Bahwa, kata pakar hukum pidana itu, justru prilaku jaksa mestinya menjadi teladan bagi masyarakat. "Karena itu jika kasus ini sampai ke pengadilan, maka harus dituntut dan dihukum maksimal. Status sebagai penegak hukum menjadi dada dan alasan pemberat," lanjutnya.

Untuk itu, Fickar pun memberikan masukan agar selanjutnya penegak hukum bisa menindak tegas para jaksa yang melanggar.

Menurutnya jika ada jaksa yang melanggar, bisa saja jaksa penuntut umum mutasikan ke daerah terpencil dan sepi, tujuannya adalah agar ia berkontemplasi. "Bagi jaksa-jaksa yang baik, diberi penghargaan yang sesuai," lanjutnya.

Sebelumnya, Rengga ditangkap pihak kepolisian terkait dengan kasus narkoba. Hal itu pun dibenarkan oleh Kepala Seksi (Kasi) Penerangan dan Hukum (Penkum) Kejati Lampung Andrie W. Setiawan.

"Benar, Rengga ditangkap pada Senin (8/2) lalu. Rengga telah diamankan terkait kasus tindak pidana narkotika,” ujar Andrie di Lampung, Senin 15 Februari 2021.

Saat ditangkap, dari tangan Rengga diamankan barang bukti berupa seperangkat alat isap sabu atau bong dan plastik sisa pakai sabu-sabu.
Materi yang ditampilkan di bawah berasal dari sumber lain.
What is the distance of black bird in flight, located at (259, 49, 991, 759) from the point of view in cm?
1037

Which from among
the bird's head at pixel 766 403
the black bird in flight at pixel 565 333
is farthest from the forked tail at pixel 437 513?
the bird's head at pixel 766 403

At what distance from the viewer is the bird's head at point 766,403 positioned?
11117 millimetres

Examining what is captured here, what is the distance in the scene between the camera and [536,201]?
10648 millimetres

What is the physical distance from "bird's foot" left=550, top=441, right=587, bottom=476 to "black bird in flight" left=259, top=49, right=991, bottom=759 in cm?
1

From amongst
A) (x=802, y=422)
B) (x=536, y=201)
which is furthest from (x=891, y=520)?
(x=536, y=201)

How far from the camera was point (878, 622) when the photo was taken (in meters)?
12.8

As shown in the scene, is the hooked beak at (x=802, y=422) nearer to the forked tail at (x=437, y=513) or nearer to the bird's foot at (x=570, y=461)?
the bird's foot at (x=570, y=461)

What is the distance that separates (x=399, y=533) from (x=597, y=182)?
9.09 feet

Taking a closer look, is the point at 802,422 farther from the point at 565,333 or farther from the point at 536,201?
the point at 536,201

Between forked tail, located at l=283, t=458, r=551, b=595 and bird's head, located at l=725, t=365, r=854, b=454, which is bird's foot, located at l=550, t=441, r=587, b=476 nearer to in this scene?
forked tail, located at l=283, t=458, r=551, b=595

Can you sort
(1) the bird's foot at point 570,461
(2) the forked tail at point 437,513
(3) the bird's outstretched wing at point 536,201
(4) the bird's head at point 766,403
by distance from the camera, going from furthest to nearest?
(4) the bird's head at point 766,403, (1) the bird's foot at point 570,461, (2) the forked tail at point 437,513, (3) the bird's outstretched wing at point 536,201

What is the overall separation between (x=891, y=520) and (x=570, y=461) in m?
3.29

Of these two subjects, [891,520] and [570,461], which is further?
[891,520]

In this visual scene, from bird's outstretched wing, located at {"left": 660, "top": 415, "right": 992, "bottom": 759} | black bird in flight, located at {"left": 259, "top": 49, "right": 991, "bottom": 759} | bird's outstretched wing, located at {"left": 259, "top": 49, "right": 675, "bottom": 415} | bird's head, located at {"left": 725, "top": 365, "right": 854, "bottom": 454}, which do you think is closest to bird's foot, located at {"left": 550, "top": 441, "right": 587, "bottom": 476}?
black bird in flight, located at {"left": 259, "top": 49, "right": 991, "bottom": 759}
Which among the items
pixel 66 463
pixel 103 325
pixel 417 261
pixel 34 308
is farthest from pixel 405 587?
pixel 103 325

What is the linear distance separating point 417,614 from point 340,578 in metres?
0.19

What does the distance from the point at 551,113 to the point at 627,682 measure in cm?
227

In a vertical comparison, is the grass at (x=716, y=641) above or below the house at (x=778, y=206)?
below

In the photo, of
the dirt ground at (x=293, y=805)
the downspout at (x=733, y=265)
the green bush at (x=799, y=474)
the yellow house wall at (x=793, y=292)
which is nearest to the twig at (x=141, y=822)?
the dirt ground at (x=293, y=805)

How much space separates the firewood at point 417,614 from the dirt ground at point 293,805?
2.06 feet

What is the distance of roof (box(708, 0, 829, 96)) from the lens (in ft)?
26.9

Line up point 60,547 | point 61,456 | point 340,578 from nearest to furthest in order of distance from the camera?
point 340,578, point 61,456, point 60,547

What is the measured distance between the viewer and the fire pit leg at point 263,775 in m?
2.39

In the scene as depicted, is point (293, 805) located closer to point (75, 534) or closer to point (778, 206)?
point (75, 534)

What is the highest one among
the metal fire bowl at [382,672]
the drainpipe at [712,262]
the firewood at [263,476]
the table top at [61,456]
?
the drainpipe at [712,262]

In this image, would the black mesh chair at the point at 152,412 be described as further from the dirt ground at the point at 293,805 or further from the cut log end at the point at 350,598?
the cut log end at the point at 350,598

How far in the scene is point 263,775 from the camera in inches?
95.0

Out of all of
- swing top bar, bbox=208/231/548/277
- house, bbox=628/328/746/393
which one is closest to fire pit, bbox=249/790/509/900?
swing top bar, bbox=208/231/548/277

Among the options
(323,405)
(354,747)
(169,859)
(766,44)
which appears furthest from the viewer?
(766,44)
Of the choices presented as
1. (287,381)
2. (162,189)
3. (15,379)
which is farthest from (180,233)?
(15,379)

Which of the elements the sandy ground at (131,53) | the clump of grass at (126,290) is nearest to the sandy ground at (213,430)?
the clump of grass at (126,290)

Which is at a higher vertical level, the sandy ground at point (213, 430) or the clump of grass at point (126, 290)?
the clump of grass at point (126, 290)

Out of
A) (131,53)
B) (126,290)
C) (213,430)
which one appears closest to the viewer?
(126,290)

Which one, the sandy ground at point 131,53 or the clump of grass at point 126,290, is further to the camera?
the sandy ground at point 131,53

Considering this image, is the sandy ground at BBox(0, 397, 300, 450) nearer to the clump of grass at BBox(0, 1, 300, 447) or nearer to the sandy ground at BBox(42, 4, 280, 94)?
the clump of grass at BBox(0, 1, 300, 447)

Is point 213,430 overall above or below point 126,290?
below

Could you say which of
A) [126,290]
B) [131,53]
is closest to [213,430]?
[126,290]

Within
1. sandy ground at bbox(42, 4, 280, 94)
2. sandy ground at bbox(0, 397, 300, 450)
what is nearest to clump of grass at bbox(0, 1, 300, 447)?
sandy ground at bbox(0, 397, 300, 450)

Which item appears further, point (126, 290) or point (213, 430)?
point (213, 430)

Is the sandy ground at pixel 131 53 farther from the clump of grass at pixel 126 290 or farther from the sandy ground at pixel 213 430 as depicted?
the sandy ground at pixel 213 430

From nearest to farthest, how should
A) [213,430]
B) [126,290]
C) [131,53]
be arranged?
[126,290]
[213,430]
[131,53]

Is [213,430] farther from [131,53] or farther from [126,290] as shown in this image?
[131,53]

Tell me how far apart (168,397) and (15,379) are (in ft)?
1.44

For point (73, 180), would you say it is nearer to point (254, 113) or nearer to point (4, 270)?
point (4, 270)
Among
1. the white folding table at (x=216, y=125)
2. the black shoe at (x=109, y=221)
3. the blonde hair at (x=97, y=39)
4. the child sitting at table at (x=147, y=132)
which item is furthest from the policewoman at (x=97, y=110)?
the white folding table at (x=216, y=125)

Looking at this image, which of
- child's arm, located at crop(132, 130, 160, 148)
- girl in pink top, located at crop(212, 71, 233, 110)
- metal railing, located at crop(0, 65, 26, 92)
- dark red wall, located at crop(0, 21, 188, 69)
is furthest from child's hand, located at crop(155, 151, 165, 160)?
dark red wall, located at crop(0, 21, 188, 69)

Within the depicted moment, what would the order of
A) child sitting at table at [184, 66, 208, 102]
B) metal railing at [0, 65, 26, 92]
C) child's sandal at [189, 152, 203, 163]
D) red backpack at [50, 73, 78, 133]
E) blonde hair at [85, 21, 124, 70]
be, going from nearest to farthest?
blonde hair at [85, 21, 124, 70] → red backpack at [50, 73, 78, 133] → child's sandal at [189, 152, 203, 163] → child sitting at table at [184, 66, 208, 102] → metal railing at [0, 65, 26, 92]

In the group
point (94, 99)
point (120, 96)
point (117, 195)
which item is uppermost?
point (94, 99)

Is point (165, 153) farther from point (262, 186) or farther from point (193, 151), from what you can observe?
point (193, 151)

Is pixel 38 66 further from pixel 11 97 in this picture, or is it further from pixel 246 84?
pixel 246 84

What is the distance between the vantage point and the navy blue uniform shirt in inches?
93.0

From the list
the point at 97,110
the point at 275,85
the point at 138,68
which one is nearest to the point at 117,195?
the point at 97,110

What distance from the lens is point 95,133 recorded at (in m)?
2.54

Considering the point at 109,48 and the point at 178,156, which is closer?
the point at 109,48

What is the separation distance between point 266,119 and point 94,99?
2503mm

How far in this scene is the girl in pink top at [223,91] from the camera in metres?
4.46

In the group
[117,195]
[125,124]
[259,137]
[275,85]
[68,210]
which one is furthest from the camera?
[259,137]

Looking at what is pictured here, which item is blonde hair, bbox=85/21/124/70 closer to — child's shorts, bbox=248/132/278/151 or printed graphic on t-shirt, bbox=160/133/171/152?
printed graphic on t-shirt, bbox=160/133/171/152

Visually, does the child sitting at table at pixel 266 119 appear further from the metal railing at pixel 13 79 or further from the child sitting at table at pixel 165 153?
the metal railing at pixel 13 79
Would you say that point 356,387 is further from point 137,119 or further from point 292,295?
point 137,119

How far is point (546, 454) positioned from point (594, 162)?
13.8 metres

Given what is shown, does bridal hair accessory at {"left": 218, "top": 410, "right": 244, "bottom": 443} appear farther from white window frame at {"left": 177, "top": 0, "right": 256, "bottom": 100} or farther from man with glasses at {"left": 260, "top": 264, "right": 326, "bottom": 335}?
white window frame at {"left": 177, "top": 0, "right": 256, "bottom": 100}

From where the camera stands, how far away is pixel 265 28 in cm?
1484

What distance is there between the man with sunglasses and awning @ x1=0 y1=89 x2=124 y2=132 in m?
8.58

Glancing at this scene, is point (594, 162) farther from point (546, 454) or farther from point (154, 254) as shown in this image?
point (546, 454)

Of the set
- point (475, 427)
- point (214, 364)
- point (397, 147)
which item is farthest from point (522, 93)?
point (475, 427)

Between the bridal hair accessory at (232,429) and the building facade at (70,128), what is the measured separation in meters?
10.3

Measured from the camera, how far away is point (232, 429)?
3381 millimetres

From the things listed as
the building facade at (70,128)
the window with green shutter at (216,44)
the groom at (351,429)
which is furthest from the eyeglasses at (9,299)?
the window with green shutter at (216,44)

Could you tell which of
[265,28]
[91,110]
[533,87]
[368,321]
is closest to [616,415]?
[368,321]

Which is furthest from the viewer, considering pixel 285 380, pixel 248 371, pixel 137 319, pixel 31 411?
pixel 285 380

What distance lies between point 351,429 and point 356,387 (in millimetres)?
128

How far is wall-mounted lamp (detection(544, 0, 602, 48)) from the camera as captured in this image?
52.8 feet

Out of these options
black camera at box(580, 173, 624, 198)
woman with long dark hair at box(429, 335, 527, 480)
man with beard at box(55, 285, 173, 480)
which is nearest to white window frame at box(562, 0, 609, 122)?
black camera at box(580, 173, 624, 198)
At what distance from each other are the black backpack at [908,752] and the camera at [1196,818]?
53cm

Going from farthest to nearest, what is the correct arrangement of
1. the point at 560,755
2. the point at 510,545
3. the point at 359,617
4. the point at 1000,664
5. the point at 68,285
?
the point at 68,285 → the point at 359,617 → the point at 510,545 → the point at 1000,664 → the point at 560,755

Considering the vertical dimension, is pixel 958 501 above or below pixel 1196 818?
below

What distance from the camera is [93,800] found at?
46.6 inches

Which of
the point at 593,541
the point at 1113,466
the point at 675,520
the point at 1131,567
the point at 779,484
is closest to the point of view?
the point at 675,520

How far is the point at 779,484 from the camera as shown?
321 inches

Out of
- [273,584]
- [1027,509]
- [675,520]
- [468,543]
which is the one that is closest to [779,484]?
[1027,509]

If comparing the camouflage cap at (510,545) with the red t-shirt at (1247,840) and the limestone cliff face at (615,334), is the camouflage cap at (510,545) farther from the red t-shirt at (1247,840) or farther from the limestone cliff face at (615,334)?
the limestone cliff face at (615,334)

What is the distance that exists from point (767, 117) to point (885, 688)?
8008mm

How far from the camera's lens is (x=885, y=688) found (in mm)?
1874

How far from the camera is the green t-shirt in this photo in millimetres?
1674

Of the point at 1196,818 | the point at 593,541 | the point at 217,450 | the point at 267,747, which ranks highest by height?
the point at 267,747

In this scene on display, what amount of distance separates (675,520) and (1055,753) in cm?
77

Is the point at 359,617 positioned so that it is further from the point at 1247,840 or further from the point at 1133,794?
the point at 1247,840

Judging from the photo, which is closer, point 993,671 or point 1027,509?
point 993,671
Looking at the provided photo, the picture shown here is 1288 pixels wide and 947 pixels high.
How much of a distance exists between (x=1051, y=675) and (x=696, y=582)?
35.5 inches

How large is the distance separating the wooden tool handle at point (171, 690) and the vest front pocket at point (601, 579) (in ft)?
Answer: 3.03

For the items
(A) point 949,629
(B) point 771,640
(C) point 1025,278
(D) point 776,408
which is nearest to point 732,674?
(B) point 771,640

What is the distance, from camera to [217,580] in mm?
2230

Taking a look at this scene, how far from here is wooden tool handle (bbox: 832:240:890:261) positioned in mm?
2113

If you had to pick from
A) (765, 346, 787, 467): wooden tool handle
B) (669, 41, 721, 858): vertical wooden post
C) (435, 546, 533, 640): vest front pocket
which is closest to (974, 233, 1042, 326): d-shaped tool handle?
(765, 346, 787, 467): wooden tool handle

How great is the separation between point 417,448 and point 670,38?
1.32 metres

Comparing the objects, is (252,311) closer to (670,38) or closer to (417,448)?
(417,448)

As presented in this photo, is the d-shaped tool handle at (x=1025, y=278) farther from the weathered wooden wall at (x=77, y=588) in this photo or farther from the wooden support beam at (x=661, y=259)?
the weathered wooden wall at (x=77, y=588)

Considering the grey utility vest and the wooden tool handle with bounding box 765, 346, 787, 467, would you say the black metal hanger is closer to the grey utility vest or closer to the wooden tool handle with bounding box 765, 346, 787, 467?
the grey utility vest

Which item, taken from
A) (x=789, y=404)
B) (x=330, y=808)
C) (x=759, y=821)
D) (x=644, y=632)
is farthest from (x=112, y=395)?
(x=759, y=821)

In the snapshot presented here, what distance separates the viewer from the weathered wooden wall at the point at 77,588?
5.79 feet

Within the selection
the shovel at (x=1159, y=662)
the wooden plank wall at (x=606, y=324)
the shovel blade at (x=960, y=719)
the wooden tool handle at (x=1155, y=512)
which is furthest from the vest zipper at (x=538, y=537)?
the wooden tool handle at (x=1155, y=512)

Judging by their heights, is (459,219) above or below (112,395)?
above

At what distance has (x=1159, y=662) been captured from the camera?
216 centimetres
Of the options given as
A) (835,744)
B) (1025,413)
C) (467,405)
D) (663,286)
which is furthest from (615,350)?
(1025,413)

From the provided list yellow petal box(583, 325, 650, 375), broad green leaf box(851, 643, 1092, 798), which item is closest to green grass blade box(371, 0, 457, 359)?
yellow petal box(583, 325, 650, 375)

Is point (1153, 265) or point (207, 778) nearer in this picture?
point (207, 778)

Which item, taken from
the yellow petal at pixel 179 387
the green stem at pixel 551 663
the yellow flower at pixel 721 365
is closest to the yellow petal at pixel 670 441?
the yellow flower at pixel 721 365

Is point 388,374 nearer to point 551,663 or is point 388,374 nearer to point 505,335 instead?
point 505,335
“Memang berdasarkan data kepegawaian terkini, Rengga telah mendapat penugasan baru sebagai pejabat fungsional di wilayah Kejari Pesawaran, Lampung, di wilayah Kejaksaan Tinggi (Kejati) Lampung,” kata dia.

“Yang sebelumnya Rengga menjadi pejabat struktural pada Kejari Kaimana di Papua Barat,” ujarnya.

Hingga kini, kata Andrie, pihaknya belum mendapatkan SK Definitif dan Surat Perintah pelaksanaan tugas dari Kejati Papua Barat. "Sehingga yang bersangkutan masih berstatus pegawai pada Kejari di wilayah Papua Barat,” katanya.

Diketahui penangkapan Rengga bukan kali pertama. Sewaktu masih berdinas di Kejari Lampung Timur, Rengga diamankan oleh Satresnarkoba Polresta Bandarlampung pada 2018 lalu.